• Selected excerpt:
Third party distributors or resellers are a vital route to market for many organisations. They allow organisations to reach final customers without extra investment in clicks or bricks and mortar. In some markets, the channel is the only human point of contact your end consumers have in the buying process.

The problem with channel sales is it is an incredibly competitive environment. You’ll be vying against competing brands and you can’t guarantee that your resellers will always make the extra discretionary effort to sell or encourage someone to switch to your brand and products or services.  Will the third party accurately promote your product features?  Do they accurately represent your brand?

For businesses who want to make more from their channel sales partners, incentives schemes are a strategic tool in the box – few need convincing of that.

The problem is that many channel incentives schemes end up being ineffective or fail entirely to deliver sales uplift or brand preference.

Why is that? Here are five things I think any marketer needs to be aware of:

1)    Alignment – it’s surprising how often we encounter a channel incentive programme which encourages and rewards activity and behaviours which generate results the organisation isn’t anticipating.  For example, a company looking to increase its channel sales conversion rate was rewarding for each referral, irrespective of any qualification criteria.

 2)    Design - When we talk to clients about a failing scheme we frequently find a very complicated structure. Common problems include onerous data entry requirements, claim forms which don’t suit the way the channel partner does business – paper in a digital environment or vice versa – or even the length of the validation process.

 3)    Communication - This can be a scheme which is hard to understand, one which is poorly launched - using the wrong collateral or targeting the wrong people – or simply one where there is no ongoing communication built into the scheme.

4)    Reward choice - There can be two problems here: a poor reward choice which simply isn’t right for the target market or one whose value is too low so doesn’t ‘reward’ the effort or attract interest.

 

5)    Timing – a lack of deadlines to focus on, whether these are monthly, quarterly or yearly, can lead to a lack of motivation for resellers to focus on sales of your product or service.

 

The last and perhaps biggest mistake is failing to realise that your reseller is a valued customer in their own right. That means accepting you are in a battle for their loyalty and engagement.

The easier and more rewarding the incentive scheme, the better job you will do of winning that all important discretionary effort which makes a difference between a new customer and one who choses your competitor.

• Given exercise A: In the piece on channel incentive schemes, what is described as the last and perhaps biggest mistake?

• Records for processing:
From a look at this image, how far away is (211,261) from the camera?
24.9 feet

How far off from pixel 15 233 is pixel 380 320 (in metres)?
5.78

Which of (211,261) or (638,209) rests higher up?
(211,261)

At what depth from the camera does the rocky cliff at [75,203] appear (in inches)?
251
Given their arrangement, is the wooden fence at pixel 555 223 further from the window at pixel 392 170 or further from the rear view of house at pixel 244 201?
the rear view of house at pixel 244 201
* * *
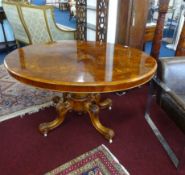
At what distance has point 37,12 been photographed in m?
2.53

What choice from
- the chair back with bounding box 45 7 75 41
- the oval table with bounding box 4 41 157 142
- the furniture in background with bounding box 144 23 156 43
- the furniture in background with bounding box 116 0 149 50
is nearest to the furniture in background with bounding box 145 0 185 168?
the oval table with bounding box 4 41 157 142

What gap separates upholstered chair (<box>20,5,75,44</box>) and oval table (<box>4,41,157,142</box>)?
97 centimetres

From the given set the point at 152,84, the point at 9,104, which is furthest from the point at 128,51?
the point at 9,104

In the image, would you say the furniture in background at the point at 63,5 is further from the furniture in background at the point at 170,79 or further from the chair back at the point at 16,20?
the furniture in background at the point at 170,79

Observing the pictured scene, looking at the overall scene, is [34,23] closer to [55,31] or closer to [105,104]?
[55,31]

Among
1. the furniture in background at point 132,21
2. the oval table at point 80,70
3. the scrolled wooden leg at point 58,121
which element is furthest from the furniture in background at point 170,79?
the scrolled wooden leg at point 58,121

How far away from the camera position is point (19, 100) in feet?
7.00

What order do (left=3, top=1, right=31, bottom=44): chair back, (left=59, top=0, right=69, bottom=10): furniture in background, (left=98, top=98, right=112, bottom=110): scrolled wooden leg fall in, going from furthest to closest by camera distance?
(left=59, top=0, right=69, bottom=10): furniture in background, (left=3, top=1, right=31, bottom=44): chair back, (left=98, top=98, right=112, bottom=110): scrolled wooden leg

• Given exercise B: Find each line in the records containing the word "view" and copy those lines.

• Complete answer A: Failing to realize that the reseller is a valued customer in their own right.

• Complete answer B:
Given their arrangement, is the wooden fence at pixel 555 223 further from the window at pixel 392 170 or further from the rear view of house at pixel 244 201?
the rear view of house at pixel 244 201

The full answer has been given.